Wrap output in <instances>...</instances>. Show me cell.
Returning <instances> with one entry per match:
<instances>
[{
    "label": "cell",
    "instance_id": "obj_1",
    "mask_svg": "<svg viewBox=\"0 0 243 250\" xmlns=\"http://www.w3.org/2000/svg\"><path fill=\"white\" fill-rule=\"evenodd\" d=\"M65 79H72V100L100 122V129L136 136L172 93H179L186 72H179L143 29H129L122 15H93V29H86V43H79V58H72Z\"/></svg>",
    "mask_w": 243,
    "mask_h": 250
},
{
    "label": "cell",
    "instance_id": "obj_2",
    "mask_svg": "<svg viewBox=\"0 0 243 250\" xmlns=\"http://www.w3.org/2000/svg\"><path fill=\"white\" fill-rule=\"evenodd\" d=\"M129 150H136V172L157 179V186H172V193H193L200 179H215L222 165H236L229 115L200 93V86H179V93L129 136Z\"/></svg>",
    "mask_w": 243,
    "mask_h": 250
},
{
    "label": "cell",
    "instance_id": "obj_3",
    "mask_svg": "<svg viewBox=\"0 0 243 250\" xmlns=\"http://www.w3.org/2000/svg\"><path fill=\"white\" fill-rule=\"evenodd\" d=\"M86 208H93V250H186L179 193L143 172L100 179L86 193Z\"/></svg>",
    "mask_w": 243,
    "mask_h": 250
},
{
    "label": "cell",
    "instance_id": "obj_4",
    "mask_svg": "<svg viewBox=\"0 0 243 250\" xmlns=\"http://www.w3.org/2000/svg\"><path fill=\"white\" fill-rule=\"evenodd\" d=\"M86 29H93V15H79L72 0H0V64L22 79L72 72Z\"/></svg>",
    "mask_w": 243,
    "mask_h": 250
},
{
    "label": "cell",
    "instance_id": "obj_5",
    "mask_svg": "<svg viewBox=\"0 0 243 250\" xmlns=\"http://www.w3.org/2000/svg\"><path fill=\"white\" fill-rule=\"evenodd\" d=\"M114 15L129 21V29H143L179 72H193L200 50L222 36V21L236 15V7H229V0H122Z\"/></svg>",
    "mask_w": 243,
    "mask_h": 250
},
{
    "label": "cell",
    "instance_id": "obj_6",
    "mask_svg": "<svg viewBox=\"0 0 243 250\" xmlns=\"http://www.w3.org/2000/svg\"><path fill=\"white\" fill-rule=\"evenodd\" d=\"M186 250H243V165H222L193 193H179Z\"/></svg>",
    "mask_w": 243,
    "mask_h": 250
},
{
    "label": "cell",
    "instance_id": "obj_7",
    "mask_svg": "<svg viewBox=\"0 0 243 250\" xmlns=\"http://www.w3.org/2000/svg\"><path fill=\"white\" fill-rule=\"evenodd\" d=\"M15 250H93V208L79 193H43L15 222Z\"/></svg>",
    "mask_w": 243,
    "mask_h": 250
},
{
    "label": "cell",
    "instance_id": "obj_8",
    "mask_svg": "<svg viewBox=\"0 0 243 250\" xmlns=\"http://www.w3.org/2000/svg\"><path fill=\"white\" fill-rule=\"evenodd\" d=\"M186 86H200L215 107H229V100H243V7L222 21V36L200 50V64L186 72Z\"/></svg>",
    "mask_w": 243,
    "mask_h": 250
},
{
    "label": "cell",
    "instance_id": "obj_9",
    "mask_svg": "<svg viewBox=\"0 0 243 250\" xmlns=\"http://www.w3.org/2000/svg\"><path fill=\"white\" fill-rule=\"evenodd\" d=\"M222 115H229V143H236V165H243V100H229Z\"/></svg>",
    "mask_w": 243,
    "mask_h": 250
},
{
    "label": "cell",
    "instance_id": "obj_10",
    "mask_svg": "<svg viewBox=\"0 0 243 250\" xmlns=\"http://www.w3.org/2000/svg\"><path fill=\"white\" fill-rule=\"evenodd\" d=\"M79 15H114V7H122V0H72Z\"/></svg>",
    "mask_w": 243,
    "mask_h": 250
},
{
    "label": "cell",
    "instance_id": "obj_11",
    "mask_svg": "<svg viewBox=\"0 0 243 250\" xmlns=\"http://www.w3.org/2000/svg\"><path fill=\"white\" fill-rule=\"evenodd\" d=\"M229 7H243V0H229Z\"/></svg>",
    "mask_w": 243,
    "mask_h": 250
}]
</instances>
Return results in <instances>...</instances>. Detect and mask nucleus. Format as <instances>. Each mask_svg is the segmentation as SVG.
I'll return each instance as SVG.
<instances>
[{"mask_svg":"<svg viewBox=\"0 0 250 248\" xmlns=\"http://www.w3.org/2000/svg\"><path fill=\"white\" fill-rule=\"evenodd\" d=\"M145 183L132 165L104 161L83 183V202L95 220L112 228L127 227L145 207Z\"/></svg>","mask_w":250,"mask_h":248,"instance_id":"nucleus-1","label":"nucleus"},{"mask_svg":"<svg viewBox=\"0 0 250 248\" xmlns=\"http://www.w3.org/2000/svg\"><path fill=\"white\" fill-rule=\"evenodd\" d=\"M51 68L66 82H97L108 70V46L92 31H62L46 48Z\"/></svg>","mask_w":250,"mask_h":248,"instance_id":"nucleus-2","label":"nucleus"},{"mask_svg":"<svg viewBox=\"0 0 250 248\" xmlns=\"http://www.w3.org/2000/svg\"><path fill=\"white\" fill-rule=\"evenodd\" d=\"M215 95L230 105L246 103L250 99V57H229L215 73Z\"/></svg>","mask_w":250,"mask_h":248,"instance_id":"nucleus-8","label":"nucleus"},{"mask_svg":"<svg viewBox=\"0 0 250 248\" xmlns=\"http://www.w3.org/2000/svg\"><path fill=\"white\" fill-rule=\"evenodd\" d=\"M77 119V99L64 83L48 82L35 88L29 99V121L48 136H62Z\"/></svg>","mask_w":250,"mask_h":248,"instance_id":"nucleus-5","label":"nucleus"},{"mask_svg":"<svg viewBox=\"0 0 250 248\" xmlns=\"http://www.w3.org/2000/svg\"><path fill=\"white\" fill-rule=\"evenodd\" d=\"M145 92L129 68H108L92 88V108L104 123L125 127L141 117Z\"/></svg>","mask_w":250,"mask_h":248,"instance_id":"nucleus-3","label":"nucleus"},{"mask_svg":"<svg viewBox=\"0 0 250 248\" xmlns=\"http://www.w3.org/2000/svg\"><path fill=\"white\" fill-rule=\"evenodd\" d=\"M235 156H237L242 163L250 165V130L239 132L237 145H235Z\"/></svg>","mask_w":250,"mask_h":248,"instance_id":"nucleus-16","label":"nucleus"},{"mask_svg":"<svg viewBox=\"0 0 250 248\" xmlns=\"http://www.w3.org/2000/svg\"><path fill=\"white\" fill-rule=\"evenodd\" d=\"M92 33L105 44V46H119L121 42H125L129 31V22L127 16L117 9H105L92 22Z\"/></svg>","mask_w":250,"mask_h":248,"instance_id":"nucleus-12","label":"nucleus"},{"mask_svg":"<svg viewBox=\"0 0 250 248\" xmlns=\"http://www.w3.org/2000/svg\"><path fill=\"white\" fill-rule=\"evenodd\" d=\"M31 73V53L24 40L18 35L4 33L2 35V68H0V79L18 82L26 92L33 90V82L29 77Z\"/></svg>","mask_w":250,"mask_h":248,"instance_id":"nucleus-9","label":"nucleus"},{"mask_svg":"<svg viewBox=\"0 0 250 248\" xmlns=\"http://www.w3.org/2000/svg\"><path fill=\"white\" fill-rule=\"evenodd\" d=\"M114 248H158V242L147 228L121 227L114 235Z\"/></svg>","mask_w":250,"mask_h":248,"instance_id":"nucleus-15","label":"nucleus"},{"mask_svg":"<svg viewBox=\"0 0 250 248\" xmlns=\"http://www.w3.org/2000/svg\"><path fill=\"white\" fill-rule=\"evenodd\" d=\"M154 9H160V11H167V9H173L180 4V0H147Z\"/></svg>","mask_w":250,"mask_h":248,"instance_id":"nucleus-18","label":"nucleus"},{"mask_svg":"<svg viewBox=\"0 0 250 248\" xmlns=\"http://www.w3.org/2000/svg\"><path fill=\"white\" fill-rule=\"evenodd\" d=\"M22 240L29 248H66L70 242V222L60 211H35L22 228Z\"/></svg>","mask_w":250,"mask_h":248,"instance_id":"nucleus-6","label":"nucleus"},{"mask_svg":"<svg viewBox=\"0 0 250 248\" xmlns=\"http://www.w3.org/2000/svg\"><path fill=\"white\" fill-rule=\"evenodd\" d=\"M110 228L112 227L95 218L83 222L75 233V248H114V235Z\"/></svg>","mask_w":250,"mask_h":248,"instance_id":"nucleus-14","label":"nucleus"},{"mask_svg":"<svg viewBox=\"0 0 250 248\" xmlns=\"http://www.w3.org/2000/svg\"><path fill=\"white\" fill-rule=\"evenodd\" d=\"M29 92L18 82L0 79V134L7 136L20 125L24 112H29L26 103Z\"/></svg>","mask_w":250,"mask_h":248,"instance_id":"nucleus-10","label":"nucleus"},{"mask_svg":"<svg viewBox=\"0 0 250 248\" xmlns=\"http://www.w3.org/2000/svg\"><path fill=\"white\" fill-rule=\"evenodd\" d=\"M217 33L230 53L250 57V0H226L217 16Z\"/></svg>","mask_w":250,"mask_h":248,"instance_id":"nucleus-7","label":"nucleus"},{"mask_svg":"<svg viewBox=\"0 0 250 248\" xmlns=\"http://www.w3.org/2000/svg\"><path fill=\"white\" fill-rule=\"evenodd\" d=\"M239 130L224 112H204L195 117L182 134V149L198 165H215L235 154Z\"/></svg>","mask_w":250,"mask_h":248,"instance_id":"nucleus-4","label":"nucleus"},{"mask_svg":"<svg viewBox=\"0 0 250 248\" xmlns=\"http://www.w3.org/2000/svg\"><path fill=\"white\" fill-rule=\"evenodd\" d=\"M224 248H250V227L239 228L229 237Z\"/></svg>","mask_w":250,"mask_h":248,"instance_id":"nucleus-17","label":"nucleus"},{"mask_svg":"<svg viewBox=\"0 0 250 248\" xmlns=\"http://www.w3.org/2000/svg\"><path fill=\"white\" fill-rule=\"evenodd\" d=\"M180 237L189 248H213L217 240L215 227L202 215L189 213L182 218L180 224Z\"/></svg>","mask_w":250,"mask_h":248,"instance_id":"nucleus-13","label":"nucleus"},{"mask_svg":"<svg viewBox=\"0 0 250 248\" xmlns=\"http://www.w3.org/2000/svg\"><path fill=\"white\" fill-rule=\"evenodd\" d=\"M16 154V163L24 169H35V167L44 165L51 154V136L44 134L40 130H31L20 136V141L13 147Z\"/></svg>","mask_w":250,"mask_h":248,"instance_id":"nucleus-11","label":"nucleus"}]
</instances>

━━━━━━━━━━

### REQUEST
Please reproduce, word for word, the part of the rows that opens with their first line and closes with the line containing "79H72V100L100 122V129L136 136L172", both ends included.

### SOLUTION FOR THIS TASK
Wrap output in <instances>...</instances>. Show me cell.
Returning <instances> with one entry per match:
<instances>
[{
    "label": "cell",
    "instance_id": "obj_1",
    "mask_svg": "<svg viewBox=\"0 0 243 250\" xmlns=\"http://www.w3.org/2000/svg\"><path fill=\"white\" fill-rule=\"evenodd\" d=\"M65 79H72V100L100 122V129L136 136L172 93H179L186 72H179L143 29H129L122 15H93V29H86V43H79V58H72Z\"/></svg>",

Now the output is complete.